Thursday, March 15, 2007

Perdre

The french verb 'to lose'.

Well it's Thursday and I'm in that dark quagmire once more; this is getting tedious, I know.
I am 17 years and nine months old, today; roughly.

6 comments:

Awareness said...

Better perdre than perdu. RIGHT?!


We're walking with you sweetie.


I'm 46 (f*** I can't believe I'm 46) and six months......

I distinctly remember being 17 and 9 months. i was in London having a turn at the speaker's corner. Honest to God! I was in London touring around at that point in my life!

Rainbow dreams said...

Niki, hi and hugs,

I can't say I'd want to be back at 17 again... take care, things can and do change

thinking of you, Katie, x

Niki said...

Definitely D; better to lose than to be lost.

At my 17 years and 9 month point I am sitting at a desk flirting with the german concierge...

Hi Katie, hugs to you too, thanks x

Awareness said...

Now that's a good thing. Can't ever be lost flirting.... :)

mister tumnus said...

ok excuse my exceptionally limited knowledge of any language (including my own at times); does the verb mean 'to lose' as in 'to lose something' (like an object or a person or someone's love) or does it mean 'to lose' as in the opposite of 'to win' (to lose a game of monopoly or to be a loser, even).

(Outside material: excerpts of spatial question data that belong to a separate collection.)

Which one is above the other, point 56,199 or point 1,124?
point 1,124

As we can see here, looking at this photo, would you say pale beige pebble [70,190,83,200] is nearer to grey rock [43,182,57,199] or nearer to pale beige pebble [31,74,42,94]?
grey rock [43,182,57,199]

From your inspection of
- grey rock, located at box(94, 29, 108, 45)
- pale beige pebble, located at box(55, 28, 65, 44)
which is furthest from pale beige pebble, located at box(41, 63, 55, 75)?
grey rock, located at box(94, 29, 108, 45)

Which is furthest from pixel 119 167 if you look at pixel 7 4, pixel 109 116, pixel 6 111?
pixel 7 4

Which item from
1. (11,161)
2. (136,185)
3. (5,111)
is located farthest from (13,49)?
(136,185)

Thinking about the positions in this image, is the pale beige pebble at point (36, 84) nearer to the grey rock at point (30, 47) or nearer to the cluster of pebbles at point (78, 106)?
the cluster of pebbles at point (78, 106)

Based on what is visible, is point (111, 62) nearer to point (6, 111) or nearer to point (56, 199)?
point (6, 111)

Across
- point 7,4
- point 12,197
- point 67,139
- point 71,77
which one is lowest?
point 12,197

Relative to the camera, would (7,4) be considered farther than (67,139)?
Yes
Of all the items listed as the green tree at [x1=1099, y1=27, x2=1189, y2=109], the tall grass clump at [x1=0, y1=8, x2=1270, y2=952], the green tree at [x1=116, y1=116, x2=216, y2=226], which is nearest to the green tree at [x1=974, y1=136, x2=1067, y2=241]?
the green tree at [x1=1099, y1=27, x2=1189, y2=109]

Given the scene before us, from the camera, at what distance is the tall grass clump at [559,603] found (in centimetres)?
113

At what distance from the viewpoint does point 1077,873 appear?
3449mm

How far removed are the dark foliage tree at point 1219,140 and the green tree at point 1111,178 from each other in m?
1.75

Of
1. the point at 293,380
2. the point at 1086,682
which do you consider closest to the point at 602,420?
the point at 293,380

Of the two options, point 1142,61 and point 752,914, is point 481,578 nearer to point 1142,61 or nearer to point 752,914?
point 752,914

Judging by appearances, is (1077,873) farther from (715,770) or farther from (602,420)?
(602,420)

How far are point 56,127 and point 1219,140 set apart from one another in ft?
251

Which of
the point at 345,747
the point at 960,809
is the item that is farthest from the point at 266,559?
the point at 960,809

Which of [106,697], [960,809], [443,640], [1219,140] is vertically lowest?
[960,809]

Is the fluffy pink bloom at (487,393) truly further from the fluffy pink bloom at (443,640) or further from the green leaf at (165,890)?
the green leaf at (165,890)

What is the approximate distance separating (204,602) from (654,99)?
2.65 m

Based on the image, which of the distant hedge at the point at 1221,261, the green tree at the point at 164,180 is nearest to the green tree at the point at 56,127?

it seems to me like you have lost in the first sense- like maybe you have lost something precious to you. but someone who struggles so openly and who keeps trying and coming back to 'i'm tired of this' but who has not completely given up on herself cannot be called a loser, IMHO.

Niki said...

Mr T; as is typical of the french it means lose in every sense of the word, I'm afraid.